In most warehouses the material handlers travel empty more than 60% of the time. Long pick paths and poor product placement can make labor even more inefficient. Slotting your warehouse based on travel distance and customer demand can save 5-10% on labor. When handling issues, product groups, order patterns are factored in an additional 3-5% labor productivity can be had. Also increasing storage density can create free space for additional opportunities; more efficient put away, right sizing bins, promotions and new product roll outs.
Finding the warehouse ‘squatters’, the slow moving stock that’s sitting in the wrong place, isn’t too difficult. Squatters force the pickers to travel further to get to the active product locations. Over time squatters increase and migrate forward forcing longer and longer hunting trips. A quick and dirty way to find the squatters is to take your picking transactions and count the number of transactions and sort by location. A low number of picks in a location right next to one with high picks is a clue. Depending on your location address naming scheme this sorting can be confusing. Also, unfortunately spreadsheet slicing and dicing can only take you so far, typically only to making one pass on the product velocity. When you add other factors besides distance and velocity you need a better tool than Excel.
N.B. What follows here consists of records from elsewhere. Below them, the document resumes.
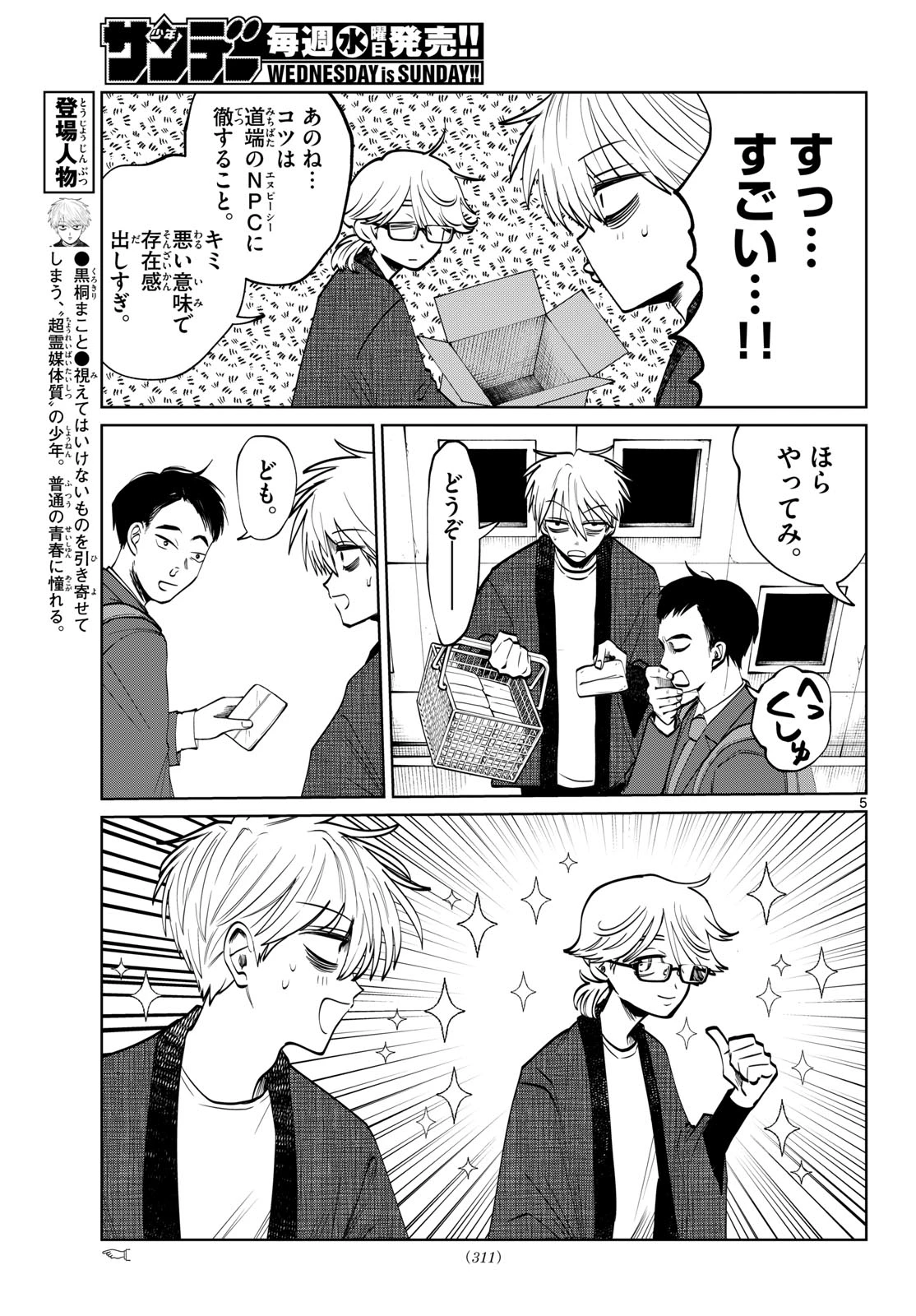 写らナイんです 第98話 - 5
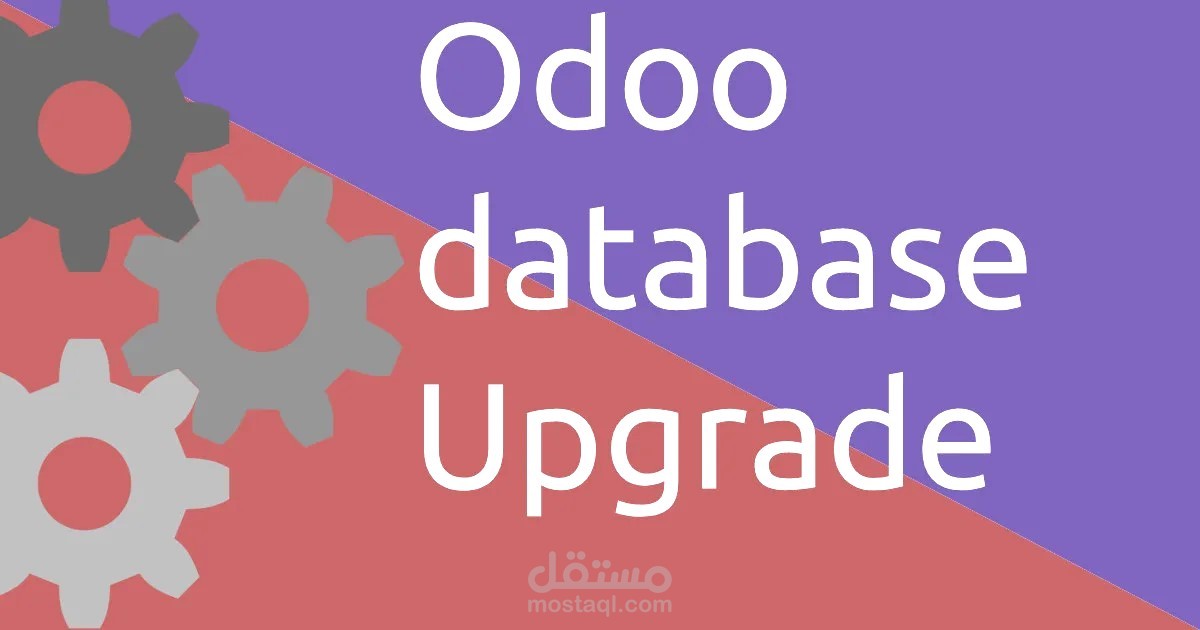 Odoo 15 Enterprise Upgrade to 16.0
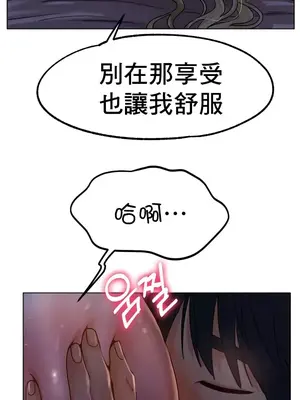 冰戀 冰上的愛 1-70話[完結]_019007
Slot3D by IDS Engineering is a warehouse slotting tool that combines AutoCAD with an economic algorithm that is highly visual, flexible, and powerful. Slot3D translates business rules into configuration parameters and along with SKU and order history calculates the picking, replenishment, and storage costs for each item and slot in the warehouse. The system recognizes different material handling equipment capabilities and location sizes and characteristics. Rules and restrictions provide mechanisms to prioritize areas of the facility to produce golden zones, bulls eyes, and hot zones. By allowing the user to structure the rules the software is flexible and not locked into a set of preconfigured algorithms.
The 3D capabilities of AutoCAD allow you to see the overall slotting optimization by providing a heat map of the facility.